-------- RECORDS FOR THIS EXERCISE
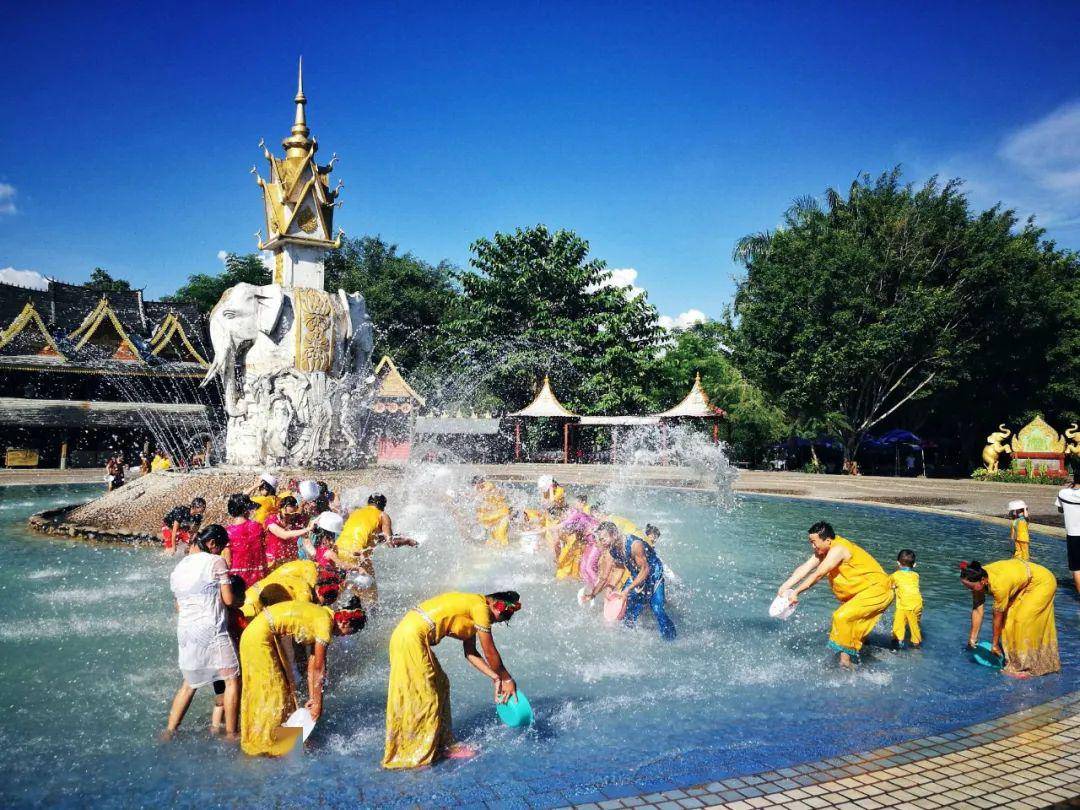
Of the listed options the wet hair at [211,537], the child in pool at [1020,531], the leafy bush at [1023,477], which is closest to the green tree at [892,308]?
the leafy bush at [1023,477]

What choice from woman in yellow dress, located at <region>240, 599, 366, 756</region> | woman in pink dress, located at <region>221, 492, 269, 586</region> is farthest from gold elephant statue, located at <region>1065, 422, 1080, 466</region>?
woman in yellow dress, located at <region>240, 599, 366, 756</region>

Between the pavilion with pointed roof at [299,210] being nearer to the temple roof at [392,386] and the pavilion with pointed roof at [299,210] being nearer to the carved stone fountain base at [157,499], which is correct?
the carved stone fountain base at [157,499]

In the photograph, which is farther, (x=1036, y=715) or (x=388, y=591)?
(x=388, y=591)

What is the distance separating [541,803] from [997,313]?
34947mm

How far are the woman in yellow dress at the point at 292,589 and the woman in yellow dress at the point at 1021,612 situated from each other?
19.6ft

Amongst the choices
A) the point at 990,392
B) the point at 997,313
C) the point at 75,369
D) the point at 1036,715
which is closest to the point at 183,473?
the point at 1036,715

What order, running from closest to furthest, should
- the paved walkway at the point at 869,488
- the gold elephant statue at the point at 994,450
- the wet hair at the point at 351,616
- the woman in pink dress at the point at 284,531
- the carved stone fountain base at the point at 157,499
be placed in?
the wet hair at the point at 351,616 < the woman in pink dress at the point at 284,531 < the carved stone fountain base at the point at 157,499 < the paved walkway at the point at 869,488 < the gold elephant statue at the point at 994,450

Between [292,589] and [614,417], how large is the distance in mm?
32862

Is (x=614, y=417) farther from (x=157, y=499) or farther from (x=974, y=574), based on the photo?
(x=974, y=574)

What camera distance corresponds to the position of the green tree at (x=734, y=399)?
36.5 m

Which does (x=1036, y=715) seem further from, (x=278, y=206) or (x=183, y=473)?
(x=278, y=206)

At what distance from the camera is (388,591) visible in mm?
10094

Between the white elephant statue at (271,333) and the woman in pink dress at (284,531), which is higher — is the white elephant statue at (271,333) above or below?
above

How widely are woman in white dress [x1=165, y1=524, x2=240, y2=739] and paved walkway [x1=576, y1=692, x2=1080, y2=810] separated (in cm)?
----------------
-------- RECORDS FOR THIS EXERCISE
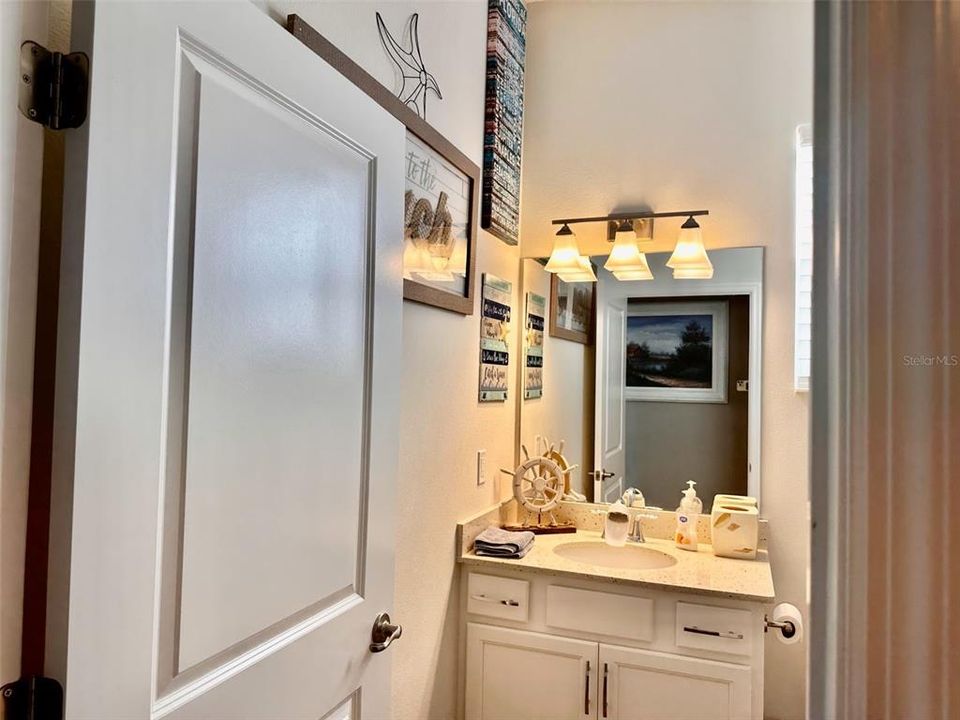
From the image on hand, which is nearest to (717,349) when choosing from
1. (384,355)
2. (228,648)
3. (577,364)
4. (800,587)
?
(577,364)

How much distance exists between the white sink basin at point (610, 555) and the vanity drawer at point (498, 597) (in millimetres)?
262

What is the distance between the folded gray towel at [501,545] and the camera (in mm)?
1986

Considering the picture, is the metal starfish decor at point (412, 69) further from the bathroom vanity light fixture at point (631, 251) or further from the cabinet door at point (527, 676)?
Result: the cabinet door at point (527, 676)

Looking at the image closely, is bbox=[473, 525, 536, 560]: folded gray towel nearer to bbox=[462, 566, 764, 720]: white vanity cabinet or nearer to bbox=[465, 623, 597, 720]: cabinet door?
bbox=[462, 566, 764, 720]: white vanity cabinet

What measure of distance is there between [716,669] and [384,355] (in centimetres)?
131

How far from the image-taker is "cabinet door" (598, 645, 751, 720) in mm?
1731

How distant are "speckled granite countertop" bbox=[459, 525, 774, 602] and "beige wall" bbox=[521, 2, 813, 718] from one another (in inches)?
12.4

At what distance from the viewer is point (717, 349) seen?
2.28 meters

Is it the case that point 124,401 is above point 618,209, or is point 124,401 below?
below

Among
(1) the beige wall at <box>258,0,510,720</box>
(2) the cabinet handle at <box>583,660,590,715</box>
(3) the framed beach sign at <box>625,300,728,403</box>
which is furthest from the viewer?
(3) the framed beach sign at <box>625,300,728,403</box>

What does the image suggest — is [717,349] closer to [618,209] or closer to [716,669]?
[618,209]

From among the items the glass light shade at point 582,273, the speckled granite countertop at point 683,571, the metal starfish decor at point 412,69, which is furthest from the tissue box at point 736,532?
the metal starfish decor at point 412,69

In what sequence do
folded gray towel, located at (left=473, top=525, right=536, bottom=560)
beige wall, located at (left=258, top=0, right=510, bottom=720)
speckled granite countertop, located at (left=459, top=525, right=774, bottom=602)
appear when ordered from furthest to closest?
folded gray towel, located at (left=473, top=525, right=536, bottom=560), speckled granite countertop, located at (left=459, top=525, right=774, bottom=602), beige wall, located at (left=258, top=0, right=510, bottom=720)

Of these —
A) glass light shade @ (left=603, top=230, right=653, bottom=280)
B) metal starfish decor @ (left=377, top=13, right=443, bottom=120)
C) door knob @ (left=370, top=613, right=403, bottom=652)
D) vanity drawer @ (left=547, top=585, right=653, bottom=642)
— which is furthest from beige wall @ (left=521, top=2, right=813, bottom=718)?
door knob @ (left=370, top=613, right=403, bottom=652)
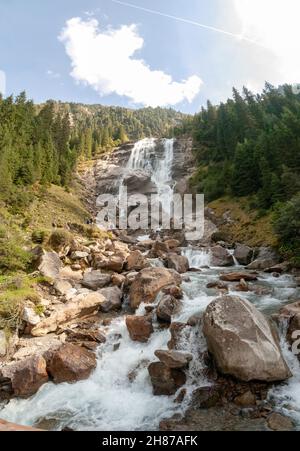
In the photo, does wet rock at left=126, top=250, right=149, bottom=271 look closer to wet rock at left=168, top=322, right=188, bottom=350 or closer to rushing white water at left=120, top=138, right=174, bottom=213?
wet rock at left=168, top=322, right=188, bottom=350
----------------
-------- RECORDS FOR THIS EXERCISE
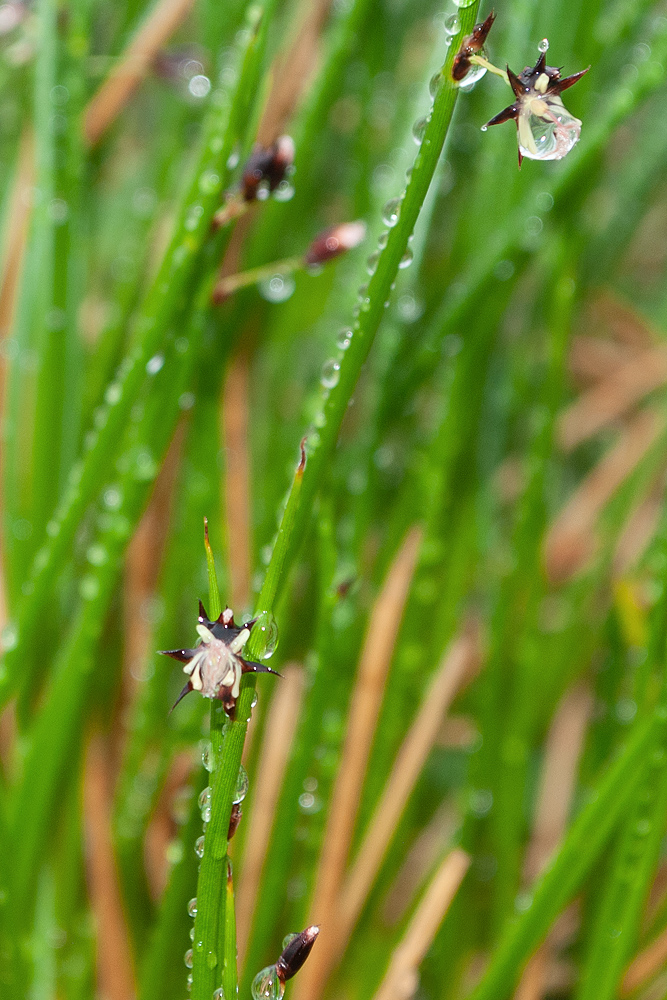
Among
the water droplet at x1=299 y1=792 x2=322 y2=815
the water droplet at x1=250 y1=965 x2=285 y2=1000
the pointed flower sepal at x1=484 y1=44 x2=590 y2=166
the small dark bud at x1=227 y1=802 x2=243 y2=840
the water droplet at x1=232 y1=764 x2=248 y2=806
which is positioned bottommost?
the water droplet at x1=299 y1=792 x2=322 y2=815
----------------
* _THE EXERCISE_: How many of the lines above contain the string "rock" with matching case? Reply with the number only.

* _EXPECTED ANSWER_: 2